The partnership with the Detroit Red Wings not only provides marketing synergy but also aligns bet365 with one of Michigan’s most prominent sporting brands, potentially driving both player acquisition and brand awareness. This move exemplifies how major operators leverage sports franchise partnerships for rapid market penetration in states with high fan engagement.
Moreover, bet365’s aggressive state-by-state approach reflects a broader strategic response to the increasingly fragmented but lucrative American sports betting ecosystem. By moving quickly into states like Michigan, which have open market structures, the company can scale its US presence while preparing for entry into additional markets such as Massachusetts. These expansions illustrate the ongoing efforts by European online gambling leaders to secure a foothold in high-growth US jurisdictions, an effort that has produced mixed results for many due to intense competition, high customer acquisition costs, and differing regulatory landscapes.
Industry Context
The US sports betting sector continues to be shaped by ongoing state-by-state legalization, with brands like bet365, BetMGM, DraftKings, and FanDuel vying for dominance.

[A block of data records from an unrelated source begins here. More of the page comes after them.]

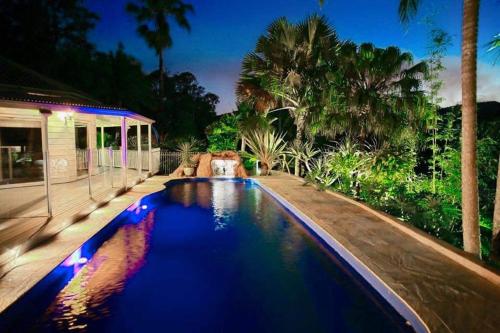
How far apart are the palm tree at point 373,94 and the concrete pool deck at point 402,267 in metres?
3.98

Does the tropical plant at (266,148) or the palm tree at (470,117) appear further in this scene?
the tropical plant at (266,148)

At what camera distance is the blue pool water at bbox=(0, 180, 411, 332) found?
3.68m

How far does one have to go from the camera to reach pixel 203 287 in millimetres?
4598

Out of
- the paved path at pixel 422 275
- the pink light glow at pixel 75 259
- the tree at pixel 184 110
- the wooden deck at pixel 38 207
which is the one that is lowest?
the pink light glow at pixel 75 259

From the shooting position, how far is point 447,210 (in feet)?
22.1

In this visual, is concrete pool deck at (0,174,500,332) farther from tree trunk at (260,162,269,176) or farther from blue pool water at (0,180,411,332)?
tree trunk at (260,162,269,176)

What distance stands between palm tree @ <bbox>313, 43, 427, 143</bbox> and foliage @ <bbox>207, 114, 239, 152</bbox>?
7245mm

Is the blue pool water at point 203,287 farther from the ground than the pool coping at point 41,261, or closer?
closer

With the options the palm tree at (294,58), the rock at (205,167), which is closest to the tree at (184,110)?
the rock at (205,167)

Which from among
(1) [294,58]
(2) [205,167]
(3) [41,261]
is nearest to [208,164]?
(2) [205,167]

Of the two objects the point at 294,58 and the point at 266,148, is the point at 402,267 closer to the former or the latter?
the point at 294,58

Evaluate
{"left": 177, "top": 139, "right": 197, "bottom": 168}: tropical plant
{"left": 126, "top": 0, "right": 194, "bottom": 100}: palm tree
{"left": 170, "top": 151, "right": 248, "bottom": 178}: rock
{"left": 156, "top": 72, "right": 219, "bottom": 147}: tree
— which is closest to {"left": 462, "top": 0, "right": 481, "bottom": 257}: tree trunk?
{"left": 170, "top": 151, "right": 248, "bottom": 178}: rock

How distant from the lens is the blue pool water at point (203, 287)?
368 centimetres

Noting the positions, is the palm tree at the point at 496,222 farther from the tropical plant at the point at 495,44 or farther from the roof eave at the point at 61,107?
the roof eave at the point at 61,107
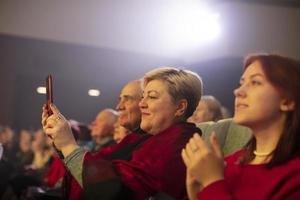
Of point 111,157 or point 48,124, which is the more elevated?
point 48,124

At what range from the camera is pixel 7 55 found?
4109mm

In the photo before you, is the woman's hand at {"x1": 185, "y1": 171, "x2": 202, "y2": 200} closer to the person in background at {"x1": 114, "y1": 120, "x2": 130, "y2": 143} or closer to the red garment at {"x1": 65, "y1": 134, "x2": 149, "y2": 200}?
the red garment at {"x1": 65, "y1": 134, "x2": 149, "y2": 200}

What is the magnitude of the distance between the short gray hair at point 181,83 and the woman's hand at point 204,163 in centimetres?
37

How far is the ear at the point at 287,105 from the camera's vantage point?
A: 1030 millimetres

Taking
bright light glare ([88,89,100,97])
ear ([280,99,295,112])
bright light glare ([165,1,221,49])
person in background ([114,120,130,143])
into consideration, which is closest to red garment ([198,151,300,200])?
ear ([280,99,295,112])

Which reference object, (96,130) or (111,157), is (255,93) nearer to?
(111,157)

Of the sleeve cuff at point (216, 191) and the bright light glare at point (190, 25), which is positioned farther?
the bright light glare at point (190, 25)

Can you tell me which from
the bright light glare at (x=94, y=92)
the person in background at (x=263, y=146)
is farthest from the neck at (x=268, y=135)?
the bright light glare at (x=94, y=92)

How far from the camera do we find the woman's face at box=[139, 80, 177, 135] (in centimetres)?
134

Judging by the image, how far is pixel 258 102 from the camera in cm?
104

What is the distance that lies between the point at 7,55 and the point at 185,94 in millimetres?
3059

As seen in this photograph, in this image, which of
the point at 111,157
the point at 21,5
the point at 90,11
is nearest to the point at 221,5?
the point at 90,11

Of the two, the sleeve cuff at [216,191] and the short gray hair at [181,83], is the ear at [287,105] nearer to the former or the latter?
the sleeve cuff at [216,191]

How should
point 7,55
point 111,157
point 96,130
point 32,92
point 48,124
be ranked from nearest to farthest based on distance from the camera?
point 48,124
point 111,157
point 96,130
point 32,92
point 7,55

Unlike some newer entrants, bet365 brings two decades of international sports betting experience to the table, including robust in-play betting offerings and a notable technology stack.
Michigan represents not just a valuable market in terms of player base and revenue, but also a proving ground for platform performance and local partnerships. The state’s diverse demographic profile and strong sporting culture make it an attractive launchpad. The strategic alignment with local teams, as seen with the Red Wings, is increasingly common as operators seek to differentiate themselves amid crowded app stores and fragmented customer loyalties.
The interest in Massachusetts as the company’s prospective next state indicates close attention to newly regulated territories. While Massachusetts only opened its retail and online sports betting markets in 2023, it has quickly emerged as an important market on the US East Coast. Success in such emerging markets will be critical for European brands aiming for sustainable US market share.
What Happens Next
bet365 is now live for Michigan bettors and is executing a localized marketing campaign tied to its partnership with the Detroit Red Wings. Simultaneously, preparations for a Massachusetts launch appear to be underway, likely dependent on final regulatory approval and local partnership arrangements. Industry observers will be monitoring the company’s next steps, including how effectively it can convert brand equity from its international successes into sustained US market share.